Exercise aim:
Write out exactly, and only, the lines below from the line with "Solardom Microwave Lg" through the line with "200px-Super-Paper-Mario-super-mario-bros-5600732-1024-768"; pictures do not belong in the copy.

○ ○ ○ ○

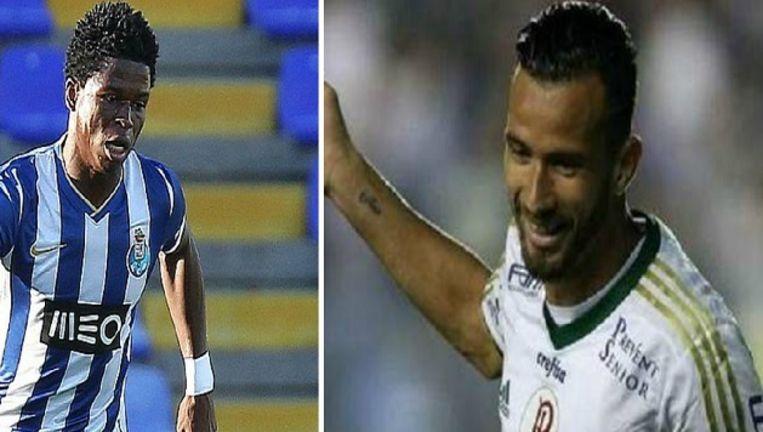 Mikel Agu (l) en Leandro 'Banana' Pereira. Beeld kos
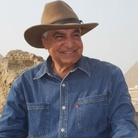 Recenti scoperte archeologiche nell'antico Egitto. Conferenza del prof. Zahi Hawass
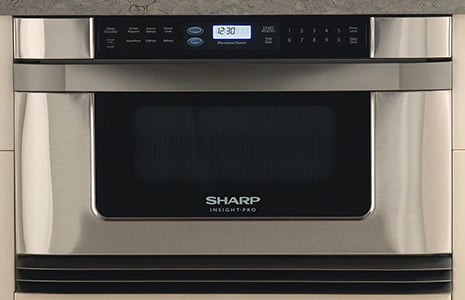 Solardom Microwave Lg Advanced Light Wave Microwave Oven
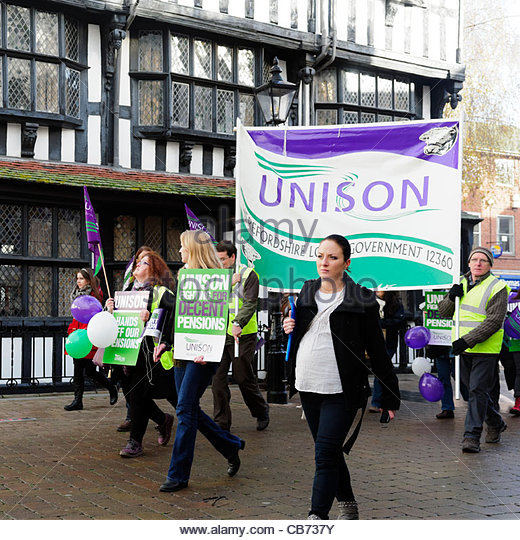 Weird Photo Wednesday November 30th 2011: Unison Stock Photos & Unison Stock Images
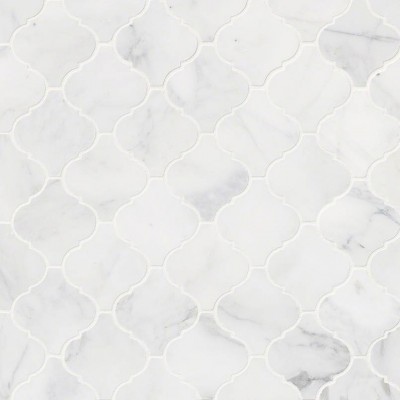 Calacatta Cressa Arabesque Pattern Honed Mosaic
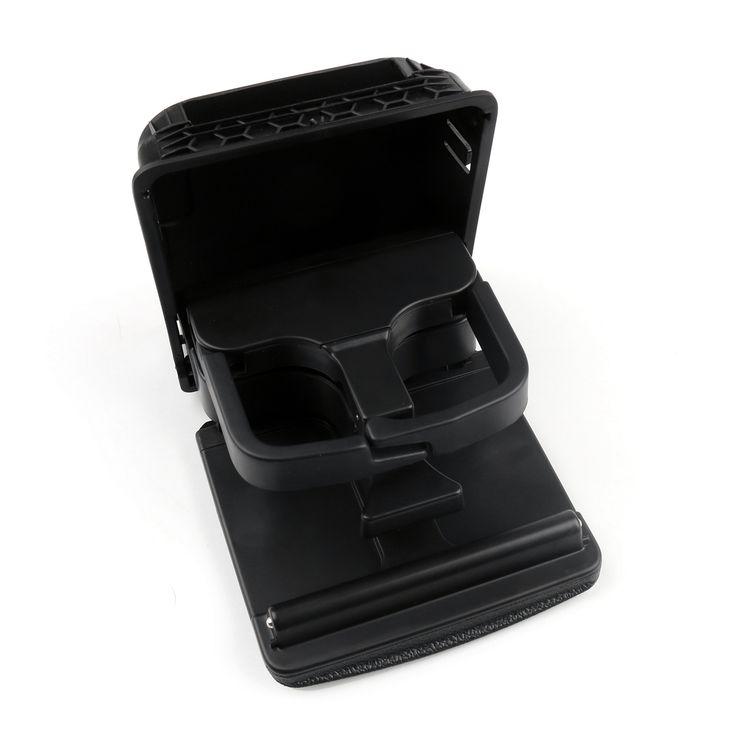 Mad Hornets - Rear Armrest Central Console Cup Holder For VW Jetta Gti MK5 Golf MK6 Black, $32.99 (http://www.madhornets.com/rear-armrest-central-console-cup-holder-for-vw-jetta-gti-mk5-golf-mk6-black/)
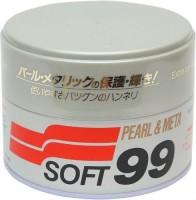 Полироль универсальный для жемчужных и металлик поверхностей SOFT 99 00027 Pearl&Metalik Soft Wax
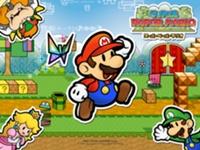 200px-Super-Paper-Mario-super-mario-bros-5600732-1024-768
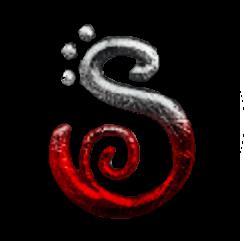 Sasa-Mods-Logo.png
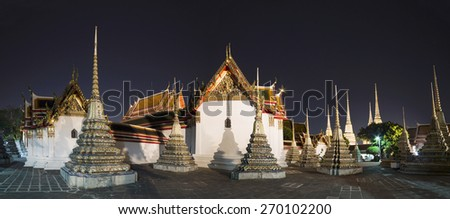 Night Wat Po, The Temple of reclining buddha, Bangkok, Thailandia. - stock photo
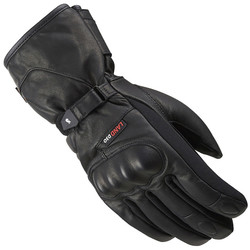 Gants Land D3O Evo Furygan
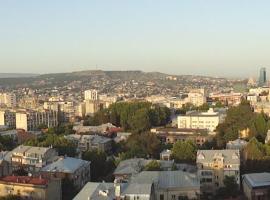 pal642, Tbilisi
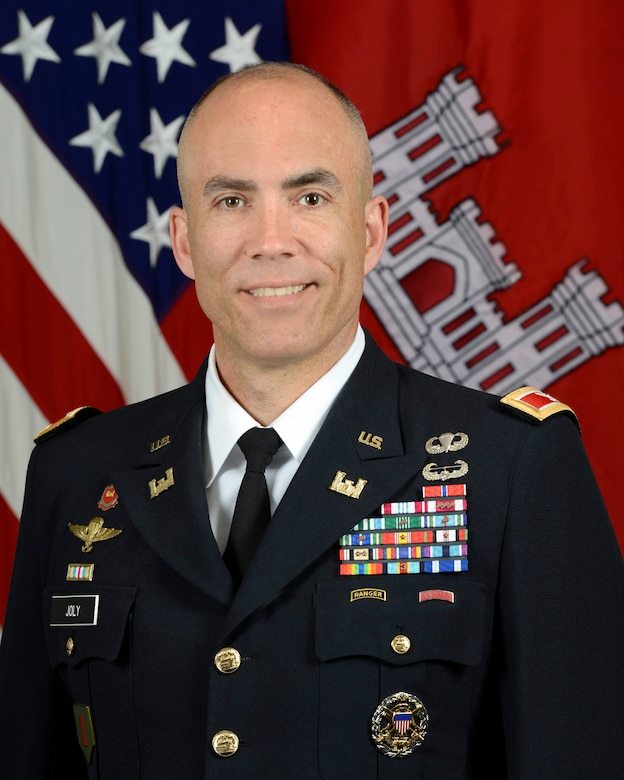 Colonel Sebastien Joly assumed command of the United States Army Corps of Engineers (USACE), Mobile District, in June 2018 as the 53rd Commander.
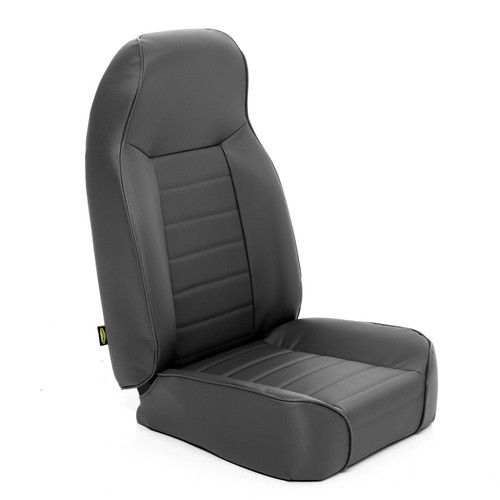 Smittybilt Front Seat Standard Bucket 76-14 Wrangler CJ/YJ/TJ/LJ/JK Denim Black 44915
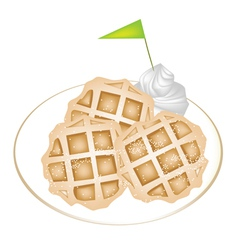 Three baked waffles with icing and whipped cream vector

○ ○ ○ ○

Response box:
 Solardom Microwave Lg Advanced Light Wave Microwave Oven
 Weird Photo Wednesday November 30th 2011: Unison Stock Photos & Unison Stock Images
 Calacatta Cressa Arabesque Pattern Honed Mosaic
 Mad Hornets - Rear Armrest Central Console Cup Holder For VW Jetta Gti MK5 Golf MK6 Black, $32.99 (http://www.madhornets.com/rear-armrest-central-console-cup-holder-for-vw-jetta-gti-mk5-golf-mk6-black/)
 Полироль универсальный для жемчужных и металлик поверхностей SOFT 99 00027 Pearl&Metalik Soft Wax
 200px-Super-Paper-Mario-super-mario-bros-5600732-1024-768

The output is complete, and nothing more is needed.